= Zadeh's rule =

Refinement of the simplex method for linear optimization

In mathematical optimization, Zadeh's rule (also known as the least-entered rule) is an algorithmic refinement of the simplex method for linear optimization.

The rule was proposed around 1980 by Norman Zadeh (son of Lotfi A. Zadeh), and has entered the folklore of convex optimization since then.

Zadeh offered a reward of $1,000 to anyone who can show that the rule admits polynomially many iterations or to prove that there is a family of linear programs on which the pivoting rule requires subexponentially many iterations to find the optimum.

==Algorithm==
Zadeh's rule belongs to the family of history-based improvement rules which, during a run of the simplex algorithm, retain supplementary data in addition to the current basis of the linear program.
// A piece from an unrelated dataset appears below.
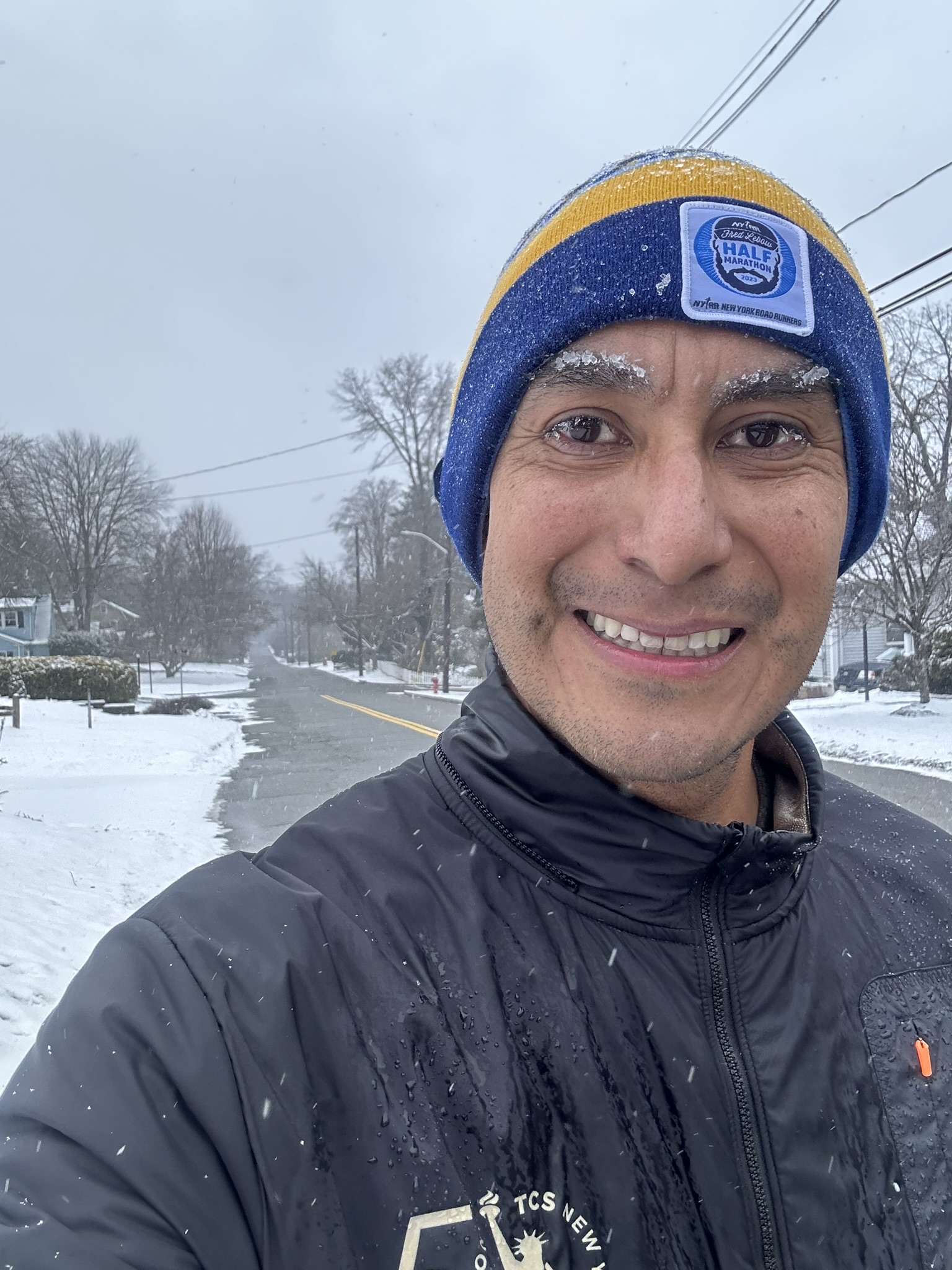 Running in the snow - Winter 2023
In particular, the rule chooses among all improving variables one which has entered the basis least often, intuitively ensuring that variables that might yield a substantive improvement in the long run but only a small improvement in a single step will be applied after a linear number of steps.
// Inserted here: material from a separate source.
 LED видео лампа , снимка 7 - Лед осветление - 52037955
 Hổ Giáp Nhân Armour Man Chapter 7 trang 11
The supplementary data structure in Zadeh's algorithm can therefore be modeled as an occurrence record, mapping all variables to natural numbers, monitoring how often a particular variable has entered the basis. In every iteration, the algorithm then selects an improving variable that is minimal with respect to the retained occurrence record.

Note that the rule does not explicitly specify which particular improving variable should enter the basis in case of a tie.
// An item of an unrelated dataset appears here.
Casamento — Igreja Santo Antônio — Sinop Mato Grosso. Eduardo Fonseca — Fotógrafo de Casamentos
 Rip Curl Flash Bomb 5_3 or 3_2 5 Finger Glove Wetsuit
==Superpolynomial lower bound==
Zadeh's rule has been shown to have at least super-polynomial time complexity in the worse-case by constructing a family of Markov decision processes on which the policy iteration algorithm requires a super-polynomial number of steps.

Running the simplex algorithm with Zadeh's rule on the induced linear program then yields a super-polynomial lower bound.

The result was presented at the "Efficiency of the Simplex Method: Quo vadis Hirsch conjecture?" IPAM workshop in 2011 by Oliver Friedmann. Zadeh, although not working in academia anymore at that time, attended the Workshop and honored his original proposal.

==Exponential lower bound==
Friedmann's original result has since been strengthened by the construction of an exponential instance for Zadeh's rule.